We took the phonograph onto the after deck and started her going and just sat and enjoyed ourselves. We were full of grub and our lungs were full of fine air, and everything was growing still and shadowy so that a fellow didn’t want to do much and was mighty well satisfied just to be there. After a while a ramshackle launch came alongside. It was loaded with vegetables and melons and such, but Rameses III shooed the man off and wouldn’t buy anything. After that things were quiet for a while, and the shadows sort of sprawled out from the high rocks toward us, and you couldn’t see any more what was rock and what was water—and then lights began to twinkle off on the shore, and a fellow started to tune up on a cornet. Our riding lights were lit, and the only way we could tell the black yacht was still there was by the light at her masthead. It looked kind of like a star that had got lost and settled down close to the water. Then a young fellow and a girl came sliding past in a canoe and Catty and I joked with them some.

“Well,” says Catty after a while, “guess my dinner’s settled. Let’s go in for a swim.”

We dropped off our clothes and stood up on the rail and dove in. Wow! I’ve been in some pretty cold water, but that water in the Thimbles was colder than I’d expect to find it at the North Pole. It wasn’t so bad after a minute though, and we swam around enjoying it to beat everything.

“Say,” Catty says after a minute, “let’s swim over and have a look at the pirate.”

“What pirate?” says I.

“Only pirate there is. Here we are, you and I. We’ve been sent in by a frigate that’s chasing pirates to spy out this hiding place. We don’t know anybody’s here, but we’ve got to find out, and go back and guide the cutters in to attack.
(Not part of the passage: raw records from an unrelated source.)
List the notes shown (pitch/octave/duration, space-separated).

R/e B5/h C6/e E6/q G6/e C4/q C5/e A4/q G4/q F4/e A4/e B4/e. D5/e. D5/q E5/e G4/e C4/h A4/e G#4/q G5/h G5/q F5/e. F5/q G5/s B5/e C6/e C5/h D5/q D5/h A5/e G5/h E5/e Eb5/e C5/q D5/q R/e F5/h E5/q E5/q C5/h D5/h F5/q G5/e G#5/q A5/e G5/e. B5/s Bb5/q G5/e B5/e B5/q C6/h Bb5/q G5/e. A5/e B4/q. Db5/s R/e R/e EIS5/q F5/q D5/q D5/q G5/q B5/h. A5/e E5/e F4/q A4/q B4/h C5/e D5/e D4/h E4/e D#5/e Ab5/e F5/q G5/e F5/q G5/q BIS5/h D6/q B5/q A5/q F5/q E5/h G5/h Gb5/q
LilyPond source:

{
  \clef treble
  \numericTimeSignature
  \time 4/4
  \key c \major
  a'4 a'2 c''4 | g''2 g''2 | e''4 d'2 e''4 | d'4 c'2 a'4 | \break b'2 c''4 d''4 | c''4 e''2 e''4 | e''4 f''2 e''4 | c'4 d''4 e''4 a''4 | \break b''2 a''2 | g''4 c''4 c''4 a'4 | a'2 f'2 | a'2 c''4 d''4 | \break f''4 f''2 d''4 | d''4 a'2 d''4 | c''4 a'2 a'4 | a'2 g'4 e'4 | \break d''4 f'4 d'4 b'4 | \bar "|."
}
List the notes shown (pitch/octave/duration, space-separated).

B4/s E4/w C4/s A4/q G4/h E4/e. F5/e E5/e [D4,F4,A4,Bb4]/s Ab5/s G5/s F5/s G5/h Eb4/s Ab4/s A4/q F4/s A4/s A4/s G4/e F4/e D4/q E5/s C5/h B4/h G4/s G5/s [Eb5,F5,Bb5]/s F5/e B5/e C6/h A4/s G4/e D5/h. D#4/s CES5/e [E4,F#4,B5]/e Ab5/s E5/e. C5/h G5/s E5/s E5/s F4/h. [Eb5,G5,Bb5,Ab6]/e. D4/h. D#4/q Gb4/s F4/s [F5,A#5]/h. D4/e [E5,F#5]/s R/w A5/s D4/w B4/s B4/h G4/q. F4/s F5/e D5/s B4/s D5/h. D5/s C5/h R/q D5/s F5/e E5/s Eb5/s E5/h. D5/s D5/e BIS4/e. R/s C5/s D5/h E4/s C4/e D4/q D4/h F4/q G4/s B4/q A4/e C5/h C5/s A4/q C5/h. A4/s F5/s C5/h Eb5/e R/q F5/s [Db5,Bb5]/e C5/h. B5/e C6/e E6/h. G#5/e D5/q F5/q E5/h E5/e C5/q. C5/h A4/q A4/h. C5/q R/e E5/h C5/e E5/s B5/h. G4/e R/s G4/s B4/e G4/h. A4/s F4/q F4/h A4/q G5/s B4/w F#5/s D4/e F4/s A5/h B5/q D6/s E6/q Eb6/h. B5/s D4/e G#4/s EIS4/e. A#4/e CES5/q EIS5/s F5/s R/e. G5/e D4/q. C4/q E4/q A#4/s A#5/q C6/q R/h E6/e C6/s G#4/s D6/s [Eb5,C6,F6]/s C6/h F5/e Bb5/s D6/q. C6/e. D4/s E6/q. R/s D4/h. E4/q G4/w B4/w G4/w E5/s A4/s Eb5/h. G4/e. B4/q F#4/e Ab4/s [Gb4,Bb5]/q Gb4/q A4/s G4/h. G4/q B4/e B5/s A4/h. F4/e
They always had cutters, didn’t they? And they called it ‘cutting out.’ Well we’re going to cut out this pirate, and burn their stockade and rescue prisoners, and maybe find bales and boxes and heaps of rich merchandise that’ll make us wealthy. Come on.”

“All right,” says I, “but let’s not get lost.”

“Always can see the riding light,” he says. “Swim as still as you can.”

So we started off towards the pirate, swimming so quiet we could hardly hear ourselves. It wasn’t much of a swim, though there was quite a little current. We got to the pirate and all around her. There wasn’t a light except her riding light, and for a while we couldn’t hear a sound. It was just as if she was deserted. But when we got just under her tail we could hear a murmur of voices and Catty reached out and touched my shoulder and whispered, “Grab hold of her stern and listen.”